● Given passage:
....................
Theoretical Insight into the Internal Quantum Efficiencies of Polymer/C$_{60}$ and Polymer/SWNT Photovoltaic Devices

TL;DR

This study uses density functional theory to analyze the internal quantum efficiencies of polymer/C60 and polymer/SWNT photovoltaic devices, revealing how excited states and material properties influence charge transfer and conductivity.

Contribution

It provides a theoretical comparison of charge transfer and conductivity in polymer/fullerene and polymer/SWNT OPV heterojunctions, highlighting the impact of excited states and material choice.

Findings

Conductivity increases in triplet excited states compared to singlet ground states.

Polymer/SWNT heterojunctions, especially with (6,4) SWNTs, show higher conductivities.

Poly(3-methylthiophene-2,5-diyl) (P3MT) has improved charge transfer over polythiophene (PT).
....................
● Data records:
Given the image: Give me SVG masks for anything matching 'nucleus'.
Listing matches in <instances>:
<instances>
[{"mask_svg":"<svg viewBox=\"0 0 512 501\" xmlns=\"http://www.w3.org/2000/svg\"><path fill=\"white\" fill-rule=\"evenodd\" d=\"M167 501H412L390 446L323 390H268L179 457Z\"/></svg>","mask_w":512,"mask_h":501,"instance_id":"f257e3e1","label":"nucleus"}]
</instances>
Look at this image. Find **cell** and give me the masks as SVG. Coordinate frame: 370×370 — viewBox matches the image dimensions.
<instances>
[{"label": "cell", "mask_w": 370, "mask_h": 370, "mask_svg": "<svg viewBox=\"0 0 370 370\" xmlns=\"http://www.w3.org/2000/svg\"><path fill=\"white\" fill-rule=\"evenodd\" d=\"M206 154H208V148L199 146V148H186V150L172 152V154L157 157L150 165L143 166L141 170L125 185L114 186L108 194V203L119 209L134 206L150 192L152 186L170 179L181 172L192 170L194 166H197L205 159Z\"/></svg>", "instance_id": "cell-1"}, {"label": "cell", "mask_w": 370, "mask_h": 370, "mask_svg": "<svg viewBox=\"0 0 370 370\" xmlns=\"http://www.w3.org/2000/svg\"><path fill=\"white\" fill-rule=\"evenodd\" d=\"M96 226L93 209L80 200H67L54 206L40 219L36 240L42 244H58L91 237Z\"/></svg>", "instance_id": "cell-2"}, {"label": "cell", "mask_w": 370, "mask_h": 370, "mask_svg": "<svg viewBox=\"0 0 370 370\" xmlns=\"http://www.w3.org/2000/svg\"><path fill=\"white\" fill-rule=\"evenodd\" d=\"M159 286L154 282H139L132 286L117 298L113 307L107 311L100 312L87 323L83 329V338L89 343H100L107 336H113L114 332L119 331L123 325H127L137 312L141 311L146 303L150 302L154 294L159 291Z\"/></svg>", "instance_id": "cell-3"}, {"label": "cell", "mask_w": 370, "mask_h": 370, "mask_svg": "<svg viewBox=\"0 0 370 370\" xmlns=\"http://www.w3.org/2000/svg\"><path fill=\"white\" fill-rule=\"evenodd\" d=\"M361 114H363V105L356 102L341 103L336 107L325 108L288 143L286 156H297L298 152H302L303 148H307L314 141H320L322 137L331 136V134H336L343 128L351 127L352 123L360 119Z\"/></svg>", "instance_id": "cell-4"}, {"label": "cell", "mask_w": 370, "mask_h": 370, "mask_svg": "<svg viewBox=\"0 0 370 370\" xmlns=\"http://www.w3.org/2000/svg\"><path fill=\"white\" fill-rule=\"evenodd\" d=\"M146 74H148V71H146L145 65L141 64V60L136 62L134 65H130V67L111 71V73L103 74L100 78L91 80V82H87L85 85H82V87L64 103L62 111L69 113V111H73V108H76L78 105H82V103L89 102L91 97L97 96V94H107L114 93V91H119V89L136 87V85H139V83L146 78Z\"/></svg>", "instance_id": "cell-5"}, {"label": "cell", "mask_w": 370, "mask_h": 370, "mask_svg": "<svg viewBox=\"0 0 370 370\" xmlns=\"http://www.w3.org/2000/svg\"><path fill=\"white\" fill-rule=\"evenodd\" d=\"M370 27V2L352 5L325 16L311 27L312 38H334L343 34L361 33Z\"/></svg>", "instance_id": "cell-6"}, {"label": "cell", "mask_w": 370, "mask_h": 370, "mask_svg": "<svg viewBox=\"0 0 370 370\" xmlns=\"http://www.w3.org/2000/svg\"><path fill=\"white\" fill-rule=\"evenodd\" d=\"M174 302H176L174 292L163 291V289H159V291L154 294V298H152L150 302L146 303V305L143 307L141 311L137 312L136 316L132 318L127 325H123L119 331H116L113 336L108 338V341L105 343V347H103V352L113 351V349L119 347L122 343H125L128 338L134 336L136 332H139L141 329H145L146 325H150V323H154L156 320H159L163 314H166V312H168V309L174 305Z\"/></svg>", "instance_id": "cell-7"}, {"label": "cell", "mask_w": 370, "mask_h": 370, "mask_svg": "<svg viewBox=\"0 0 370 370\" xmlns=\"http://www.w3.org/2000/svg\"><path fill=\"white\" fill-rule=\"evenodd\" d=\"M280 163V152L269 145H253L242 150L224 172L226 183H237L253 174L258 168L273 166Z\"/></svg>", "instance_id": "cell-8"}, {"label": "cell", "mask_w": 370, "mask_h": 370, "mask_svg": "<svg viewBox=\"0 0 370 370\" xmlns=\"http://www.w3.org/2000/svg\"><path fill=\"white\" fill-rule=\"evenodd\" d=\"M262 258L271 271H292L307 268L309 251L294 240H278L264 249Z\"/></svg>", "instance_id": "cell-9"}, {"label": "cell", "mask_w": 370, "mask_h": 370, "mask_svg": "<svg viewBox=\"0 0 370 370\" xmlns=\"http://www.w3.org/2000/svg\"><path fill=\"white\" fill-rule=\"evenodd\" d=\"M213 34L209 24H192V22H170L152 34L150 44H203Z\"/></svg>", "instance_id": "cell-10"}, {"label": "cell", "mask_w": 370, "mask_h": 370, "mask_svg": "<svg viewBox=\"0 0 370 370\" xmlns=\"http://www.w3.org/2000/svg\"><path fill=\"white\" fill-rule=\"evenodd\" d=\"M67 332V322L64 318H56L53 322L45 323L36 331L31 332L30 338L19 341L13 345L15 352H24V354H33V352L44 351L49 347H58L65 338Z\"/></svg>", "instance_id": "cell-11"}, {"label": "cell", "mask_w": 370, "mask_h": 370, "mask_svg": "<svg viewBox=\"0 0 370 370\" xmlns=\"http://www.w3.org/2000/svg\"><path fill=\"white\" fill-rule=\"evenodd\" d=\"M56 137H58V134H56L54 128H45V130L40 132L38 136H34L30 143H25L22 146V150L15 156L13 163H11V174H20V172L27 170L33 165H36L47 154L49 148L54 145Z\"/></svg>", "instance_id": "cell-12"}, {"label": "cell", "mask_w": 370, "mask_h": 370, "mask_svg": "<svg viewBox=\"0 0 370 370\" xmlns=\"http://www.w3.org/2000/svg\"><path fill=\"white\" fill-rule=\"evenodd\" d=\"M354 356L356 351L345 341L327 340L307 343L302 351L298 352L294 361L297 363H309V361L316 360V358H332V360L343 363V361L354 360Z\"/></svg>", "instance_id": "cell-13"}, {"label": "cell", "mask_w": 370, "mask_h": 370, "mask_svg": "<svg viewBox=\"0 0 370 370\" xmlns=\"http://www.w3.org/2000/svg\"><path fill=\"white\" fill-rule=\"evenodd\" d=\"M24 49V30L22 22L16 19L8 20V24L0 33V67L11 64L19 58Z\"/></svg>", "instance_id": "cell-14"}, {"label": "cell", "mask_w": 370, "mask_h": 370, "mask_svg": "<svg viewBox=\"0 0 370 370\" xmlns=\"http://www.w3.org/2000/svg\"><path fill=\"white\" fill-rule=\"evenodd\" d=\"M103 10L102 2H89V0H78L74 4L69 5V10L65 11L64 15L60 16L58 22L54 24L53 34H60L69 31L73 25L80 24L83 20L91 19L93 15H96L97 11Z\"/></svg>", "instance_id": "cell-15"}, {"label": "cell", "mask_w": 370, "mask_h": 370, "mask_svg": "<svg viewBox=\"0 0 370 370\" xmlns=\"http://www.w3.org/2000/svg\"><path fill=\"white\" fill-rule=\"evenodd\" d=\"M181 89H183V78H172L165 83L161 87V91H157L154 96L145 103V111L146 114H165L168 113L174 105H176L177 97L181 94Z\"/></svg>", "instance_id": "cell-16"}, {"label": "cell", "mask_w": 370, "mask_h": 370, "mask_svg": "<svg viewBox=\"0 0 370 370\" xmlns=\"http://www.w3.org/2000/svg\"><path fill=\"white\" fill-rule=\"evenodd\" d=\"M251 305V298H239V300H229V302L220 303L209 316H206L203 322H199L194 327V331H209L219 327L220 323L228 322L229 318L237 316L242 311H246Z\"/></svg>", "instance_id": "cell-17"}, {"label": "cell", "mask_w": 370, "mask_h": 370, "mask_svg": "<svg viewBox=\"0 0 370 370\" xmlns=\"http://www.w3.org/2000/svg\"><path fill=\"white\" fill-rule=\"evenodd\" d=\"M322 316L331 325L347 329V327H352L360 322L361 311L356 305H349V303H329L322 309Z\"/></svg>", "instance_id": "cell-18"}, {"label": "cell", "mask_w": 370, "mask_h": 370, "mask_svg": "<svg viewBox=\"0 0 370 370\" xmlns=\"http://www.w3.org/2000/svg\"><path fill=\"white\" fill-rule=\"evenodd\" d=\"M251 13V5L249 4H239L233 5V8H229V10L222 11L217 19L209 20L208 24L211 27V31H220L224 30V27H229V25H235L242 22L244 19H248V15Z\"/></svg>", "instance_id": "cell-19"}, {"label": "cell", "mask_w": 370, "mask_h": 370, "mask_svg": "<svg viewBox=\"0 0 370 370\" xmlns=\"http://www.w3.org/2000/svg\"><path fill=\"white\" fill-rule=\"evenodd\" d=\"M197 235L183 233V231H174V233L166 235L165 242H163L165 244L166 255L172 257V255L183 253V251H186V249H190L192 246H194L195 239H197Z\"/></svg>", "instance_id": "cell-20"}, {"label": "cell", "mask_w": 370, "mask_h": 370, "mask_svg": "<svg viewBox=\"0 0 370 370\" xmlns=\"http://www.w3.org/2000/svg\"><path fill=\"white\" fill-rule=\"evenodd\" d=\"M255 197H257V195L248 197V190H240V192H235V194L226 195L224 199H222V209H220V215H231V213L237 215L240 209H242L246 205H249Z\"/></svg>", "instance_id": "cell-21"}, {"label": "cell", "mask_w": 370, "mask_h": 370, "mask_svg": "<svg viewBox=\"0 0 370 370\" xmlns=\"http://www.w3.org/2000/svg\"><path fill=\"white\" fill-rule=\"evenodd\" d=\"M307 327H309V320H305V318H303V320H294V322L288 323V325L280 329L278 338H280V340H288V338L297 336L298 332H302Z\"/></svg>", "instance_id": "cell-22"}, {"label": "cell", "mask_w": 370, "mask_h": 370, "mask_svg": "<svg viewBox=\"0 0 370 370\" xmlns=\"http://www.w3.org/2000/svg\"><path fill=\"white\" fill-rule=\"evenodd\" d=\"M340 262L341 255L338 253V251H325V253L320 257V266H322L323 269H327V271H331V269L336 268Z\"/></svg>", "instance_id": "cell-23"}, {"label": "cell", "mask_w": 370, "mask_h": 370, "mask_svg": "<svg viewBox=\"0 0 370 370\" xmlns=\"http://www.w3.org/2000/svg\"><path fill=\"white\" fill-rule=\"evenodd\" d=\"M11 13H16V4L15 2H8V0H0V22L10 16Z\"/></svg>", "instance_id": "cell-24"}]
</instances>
....................
Extend the summary on polymer/C60 and polymer/SWNT solar cells past its last sentence. The records have nothing to do with this.

Abstract

The internal quantum efficiency (IQE) of an organic photovoltaic device (OPV) is proportional to the number of free charge carriers generated and their conductivity, per absorbed photon. However, both the IQE and the quantities that determine it, for example, electron-hole binding, charge separation, electron-hole recombination, and conductivity, can only be inferred indirectly from experiments. Using density functional theory, we calculate the excited-state formation energy, charge transfer, and zero-bias conductance in the singlet ground state and triplet excited state across polymer/fullerene and polymer/single walled carbon nanotube (SWNT) OPV donor/acceptor bulk heterojunctions. Specifically, we compare polythiophene (PT) and poly(3-methylthiophene-2,5-diyl) (P3MT) as donors and C$_{60}$ chains with (6,4), (6,5), and (10,5) SWNTs as acceptors. We find the conductivity increases substantially for both the excited triplet relative to the singlet ground state and for PT compared with P3MT due to the increased charge transfer and the resulting improvement in donor/acceptor level alignment. Similarly, the (6,4) SWNT, with a larger SWNT band gap and greater conductivity than fullerenes, provides the highest conductivities of 5 and 9\% of the theoretical maximum for electron and hole carriers, respectively. This work has important implications for both the optimization of polymer/SWNT bulk heterojunctions and the design of new OPV bulk heterojunctions in silico.